338	   Queue length is usually the most correct and simplest way to measure
339	   congestion of a resource.  To avoid the pathological effects of drop
340	   tail, an AQM function can then be used to transform queue length into
341	   the probability of dropping or marking a packet (e.g.  RED's
342	   piecewise linear function between thresholds).

344	   If the resource is bit-congestible, the implementation SHOULD measure
345	   the length of the queue in bytes.  If the resource is packet-
346	   congestible, the implementation SHOULD measure the length of the
347	   queue in packets.  No other choice makes sense, because the number of
348	   packets waiting in the queue isn't relevant if the resource gets
349	   congested by bytes and vice versa.

351	   What this advice means for the case of RED:

353	   1.  A RED implementation SHOULD use byte mode queue measurement for
354	       measuring the congestion of bit-congestible resources and packet
355	       mode queue measurement for packet-congestible resources.

357	   2.  An implementation SHOULD NOT make it possible to configure the
358	       way a queue measures itself, because whether a queue is bit-
359	       congestible or packet-congestible is an inherent property of the
360	       queue.

362	   The recommended approach in less straightforward scenarios, such as
363	   fixed size buffers, and resources without a queue, is discussed in
364	   Section 4.1.

> Dataset excerpts
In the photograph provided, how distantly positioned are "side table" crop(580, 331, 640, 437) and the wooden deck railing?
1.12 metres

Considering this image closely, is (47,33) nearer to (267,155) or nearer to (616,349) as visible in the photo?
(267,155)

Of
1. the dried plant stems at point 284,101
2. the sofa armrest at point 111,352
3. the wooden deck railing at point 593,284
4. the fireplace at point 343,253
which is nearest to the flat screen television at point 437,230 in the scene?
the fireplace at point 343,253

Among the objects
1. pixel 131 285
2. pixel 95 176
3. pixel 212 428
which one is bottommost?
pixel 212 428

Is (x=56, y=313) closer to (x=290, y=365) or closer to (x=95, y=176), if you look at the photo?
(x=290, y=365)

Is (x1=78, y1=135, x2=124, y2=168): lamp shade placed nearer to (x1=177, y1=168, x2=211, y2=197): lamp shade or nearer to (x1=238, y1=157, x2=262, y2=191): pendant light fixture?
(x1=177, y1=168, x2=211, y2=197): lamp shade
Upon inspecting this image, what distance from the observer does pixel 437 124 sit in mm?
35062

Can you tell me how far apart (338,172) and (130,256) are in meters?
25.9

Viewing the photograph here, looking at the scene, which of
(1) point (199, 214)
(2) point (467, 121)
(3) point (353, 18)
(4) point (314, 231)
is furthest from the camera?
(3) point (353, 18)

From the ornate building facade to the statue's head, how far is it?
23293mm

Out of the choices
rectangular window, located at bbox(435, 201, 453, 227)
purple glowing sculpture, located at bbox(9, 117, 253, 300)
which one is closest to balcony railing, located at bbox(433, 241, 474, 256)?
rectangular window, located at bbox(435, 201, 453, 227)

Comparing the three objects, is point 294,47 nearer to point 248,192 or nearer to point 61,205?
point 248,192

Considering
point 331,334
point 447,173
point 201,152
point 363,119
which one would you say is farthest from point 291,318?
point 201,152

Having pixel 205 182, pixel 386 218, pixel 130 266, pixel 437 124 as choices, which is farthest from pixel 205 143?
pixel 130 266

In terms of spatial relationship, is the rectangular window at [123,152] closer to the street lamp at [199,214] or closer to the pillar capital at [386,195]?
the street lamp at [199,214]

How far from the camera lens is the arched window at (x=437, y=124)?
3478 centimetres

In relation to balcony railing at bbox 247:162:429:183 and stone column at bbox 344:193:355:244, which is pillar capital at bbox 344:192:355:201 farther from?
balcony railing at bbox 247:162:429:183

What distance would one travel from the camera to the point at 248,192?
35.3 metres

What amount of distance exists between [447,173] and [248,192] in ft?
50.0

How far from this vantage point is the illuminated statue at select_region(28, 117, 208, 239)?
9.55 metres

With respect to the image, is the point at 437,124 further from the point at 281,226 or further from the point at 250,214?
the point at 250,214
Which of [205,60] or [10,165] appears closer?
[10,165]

> Tasks to perform
1. In the excerpt on queue measurement, why should an implementation not allow the way a queue measures itself to be configured?
2. Can you pick up the excerpt on queue measurement and RED right after its sentence that points to Section 4.1?

> Results of the exercise
1. Whether a queue is bit-congestible or packet-congestible is an inherent property of the queue. Letting the measurement method be configured would therefore make no sense.

2.
366	2.2.  Recommendation on Encoding Congestion Notification

368	   When encoding congestion notification (e.g. by drop, ECN & PCN), a
369	   network device SHOULD treat all packets equally, regardless of their
370	   size.  In other words, the probability that network equipment drops
371	   or marks a particular packet to notify congestion SHOULD NOT depend
372	   on the size of the packet in question.  As the example in Section 1.2
373	   illustrates, to drop any bit with probability 0.1% it is only
374	   necessary to drop every packet with probability 0.1% without regard
375	   to the size of each packet.

377	   This approach ensures the network layer offers sufficient congestion
378	   information for all known and future transport protocols and also
379	   ensures no perverse incentives are created that would encourage
380	   transports to use inappropriately small packet sizes.

382	   What this advice means for the case of RED:

384	   1.  AQM algorithms such as RED SHOULD NOT use byte-mode drop, which
385	       deflates RED's drop probability for smaller packet sizes.  RED's
386	       byte-mode drop has no enduring advantages.  It is more complex,
387	       it creates the perverse incentive to fragment segments into tiny
388	       pieces and it reopens the vulnerability to floods of small-
389	       packets that drop-tail queues suffered from and AQM was designed
390	       to remove.

392	   2.  If a vendor has implemented byte-mode drop, and an operator has
393	       turned it on, it is RECOMMENDED to turn it off.  Note that RED as
394	       a whole SHOULD NOT be turned off, as without it, a drop tail
395	       queue also biases against large packets.  But note also that
396	       turning off byte-mode drop may alter the relative performance of
397	       applications using different packet sizes, so it would be
398	       advisable to establish the implications before turning it off.

400	       Note well that RED's byte-mode queue drop is completely
401	       orthogonal to byte-mode queue measurement and should not be
402	       confused with it.  If a RED implementation has a byte-mode but
403	       does not specify what sort of byte-mode, it is most probably
404	       byte-mode queue measurement, which is fine.  However, if in
405	       doubt, the vendor should be consulted.

407	   A survey (Appendix A) showed that there appears to be little, if any,
408	   installed base of the byte-mode drop variant of RED.  This suggests
409	   that deprecating byte-mode drop will have little, if any, incremental
410	   deployment impact.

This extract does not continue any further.